Written by Pooja Bokhiria
On 17 June 2021, the Financial Conduct Authority (‘FCA’) published a research note on the ownership and understanding of cryptoassets following increased interest and involvement from the public, institutional investors and regulatory bodies.
Cryptocurrencies are (generally) outside the UK financial regulatory perimeter. The research was initially conducted in January 2021 and focussed primarily on the ownership of unregulated, transferable tokens such as Bitcoin, Ether and Ripple. It follows on from two quantitative studies and one qualitative study since October 2018.
Key findings include:
- Public awareness: Overall awareness in the general public has increased from 73% of adults having heard of cryptocurrency to 78%. However, this awareness has not necessarily corresponded with an increase in cryptoasset literacy. Findings indicated that the overall understanding of cryptocurrency is declining, meaning that purchasers may not be fully aware of what they are buying.

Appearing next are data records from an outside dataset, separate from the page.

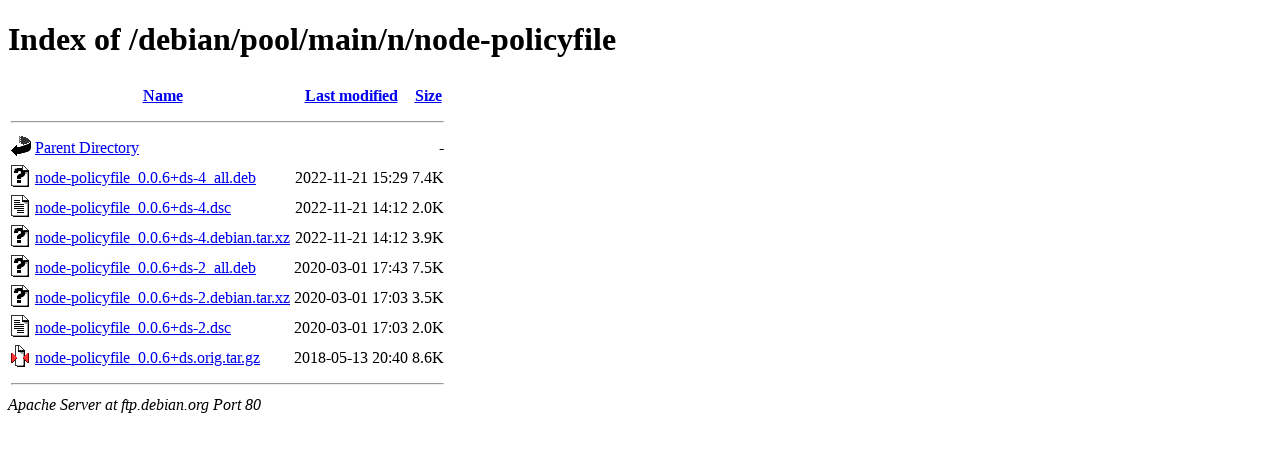

--- FILE ---
content_type: text/html;charset=UTF-8
request_url: http://ftp.debian.org/debian/pool/main/n/node-policyfile/?C=M;O=D
body_size: 635
content:
<!DOCTYPE HTML PUBLIC "-//W3C//DTD HTML 4.01//EN" "http://www.w3.org/TR/html4/strict.dtd">
<html>
 <head>
  <title>Index of /debian/pool/main/n/node-policyfile</title>
 </head>
 <body>
<h1>Index of /debian/pool/main/n/node-policyfile</h1>
  <table>
   <tr><th valign="top"><img src="/icons/blank.gif" alt="[ICO]"></th><th><a href="?C=N;O=A">Name</a></th><th><a href="?C=M;O=A">Last modified</a></th><th><a href="?C=S;O=A">Size</a></th></tr>
   <tr><th colspan="4"><hr></th></tr>
<tr><td valign="top"><img src="/icons/back.gif" alt="[PARENTDIR]"></td><td><a href="/debian/pool/main/n/">Parent Directory</a></td><td>&nbsp;</td><td align="right">  - </td></tr>
<tr><td valign="top"><img src="/icons/unknown.gif" alt="[   ]"></td><td><a href="node-policyfile_0.0.6+ds-4_all.deb">node-policyfile_0.0.6+ds-4_all.deb</a></td><td align="right">2022-11-21 15:29  </td><td align="right">7.4K</td></tr>
<tr><td valign="top"><img src="/icons/text.gif" alt="[TXT]"></td><td><a href="node-policyfile_0.0.6+ds-4.dsc">node-policyfile_0.0.6+ds-4.dsc</a></td><td align="right">2022-11-21 14:12  </td><td align="right">2.0K</td></tr>
<tr><td valign="top"><img src="/icons/unknown.gif" alt="[   ]"></td><td><a href="node-policyfile_0.0.6+ds-4.debian.tar.xz">node-policyfile_0.0.6+ds-4.debian.tar.xz</a></td><td align="right">2022-11-21 14:12  </td><td align="right">3.9K</td></tr>
<tr><td valign="top"><img src="/icons/unknown.gif" alt="[   ]"></td><td><a href="node-policyfile_0.0.6+ds-2_all.deb">node-policyfile_0.0.6+ds-2_all.deb</a></td><td align="right">2020-03-01 17:43  </td><td align="right">7.5K</td></tr>
<tr><td valign="top"><img src="/icons/unknown.gif" alt="[   ]"></td><td><a href="node-policyfile_0.0.6+ds-2.debian.tar.xz">node-policyfile_0.0.6+ds-2.debian.tar.xz</a></td><td align="right">2020-03-01 17:03  </td><td align="right">3.5K</td></tr>
<tr><td valign="top"><img src="/icons/text.gif" alt="[TXT]"></td><td><a href="node-policyfile_0.0.6+ds-2.dsc">node-policyfile_0.0.6+ds-2.dsc</a></td><td align="right">2020-03-01 17:03  </td><td align="right">2.0K</td></tr>
<tr><td valign="top"><img src="/icons/compressed.gif" alt="[   ]"></td><td><a href="node-policyfile_0.0.6+ds.orig.tar.gz">node-policyfile_0.0.6+ds.orig.tar.gz</a></td><td align="right">2018-05-13 20:40  </td><td align="right">8.6K</td></tr>
   <tr><th colspan="4"><hr></th></tr>
</table>
<address>Apache Server at ftp.debian.org Port 80</address>
</body></html>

- Perception: 38% of consumers view cryptocurrencies as a gamble (down from 47%) which seems to indicate that the ownership of cryptoassets is being normalised amongst the general public.
- Ownership: The FCA estimates that 2.3 million adults now own cryptoassets (up from 1.9 million last year). More consumers see them as an alternative or complement to mainstream investments. Half of cryptoasset users say they intend to invest more and there has been a slight decrease in those experiencing regret at having purchased cryptocurrencies.
- Stablecoins: Understanding and enthusiasm for stablecoins appear to be limited, with 46% of crypto users being unclear on their benefits.
In light of the research, Sheldon Mills, the FCA’s Executive Director, Consumers and Competition, warned that consumers “should be prepared to lose all their money” as they will find not find any recourse in the FSCS or the Financial Ombudsman Service if something goes wrong with an unregulated product.
The FCA will use its findings to support its strategy in further evaluating the potential harms and benefits of cryptoassets to consumers and recognising their patterns of use.
"Despite a number of news stories focusing on the growing role of crypto during the coronavirus pandemic, the majority (86%) of respondents say that it has not changed their attitude to cryptocurrencies. When looking at effects among crypto users only, coronavirus was more likely to have encouraged respondents to buy cryptocurrencies than to have discouraged (12% vs. 3%)."